Une autre contribution à la vie économique et culturelle du pays fut le don par la veuve de Julien Desjardins de ses collections d'histoire naturelle auxquelles Bouton joignit ses herbiers. Ainsi le Musée Desjardins réunit les travaux d'histoire naturelle qui au cours des années, complétés par l'étude de la géologie et de la météorologie devaient permettre l'élaboration de la faune et de la flore des Mascareignes, tout en soulignant le devoir de la communauté de préserver les ressources naturelles et de protéger les espèces et les essences indigènes. Afin de donner un cadre modern a ce musée et de promouvoir la vie culturelle par la création d'une bibliothèque publique, la Société dès 1859 avait réclamé un Institut pour l'abriter et offrir un cadre aux diverses sociétés culturelles qui avaient vu le jour depuis les années '40. C'est en 1880 que les projets pour la création du Mauritius Institute prirent corps. En 1945 la Société qui avait reçu l'hospitalité de l'Institut depuis 1884 s'affiliait a lui en lui accordant l'usage de sa belle bibliothèque.

 

Il est de mon devoir de rappeler que si, de nos jours, notre Société a évolué plus modestement en une société culturelle, elle a été I ‘inspiratrice de la création de certain corps constitués et a réuni parmi ses membres des noms illustres tels que Cuvier, patron de la Société, Adrien de Jussieu, Bory de Saint Vincent, William Hooker et Charles Darwin.

 

II est peut-être également utile de souligner le rôle qu'elle continue à jouer face à la dégradation rapide de notre environnement. D'ailleurs, le programme établi pour commémorer ce 150eme anniversaire a été axé sur un thème qui servira, nous l'espérons, a une prise de conscience pour la sauvegarde de cette importante partie, toujours menacée, de notre patrimoine national, représenté par sa flore et sa faune.

 

A l'aide d'un film, " La Genèse d'une Ile ", nous avons essayé de retracer le long processus qui amène l'établissement dans la nature d'une délicate balance biologique entre ses divers éléments.

 

Si, comme illustré, cette nature laissée à elle-même est un éternel recommencement, il n'en est pas moins vrai que l'intervention de l'homme, quoique nécessaire, peut, si elle est inconsidérée, détruire bien vite la balance biologique, processus généralement irréversible.

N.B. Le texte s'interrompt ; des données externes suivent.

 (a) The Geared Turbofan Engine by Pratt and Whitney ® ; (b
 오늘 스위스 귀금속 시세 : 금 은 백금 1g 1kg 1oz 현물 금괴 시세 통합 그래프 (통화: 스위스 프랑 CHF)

II en découle la nécessite d'établir des réserves naturelles.

 

La Société a donc avec l'aide de généreux bienfaiteurs réussi à mettre sur pied une telle réserve au lieu-dit Le Mondrain.

 

C'est donc une grande joie de voir se réaliser un de nos rêves qui servira à la préservation d'une parcelle de notre flore indigène et assurera sa pérennité pour les générations futures.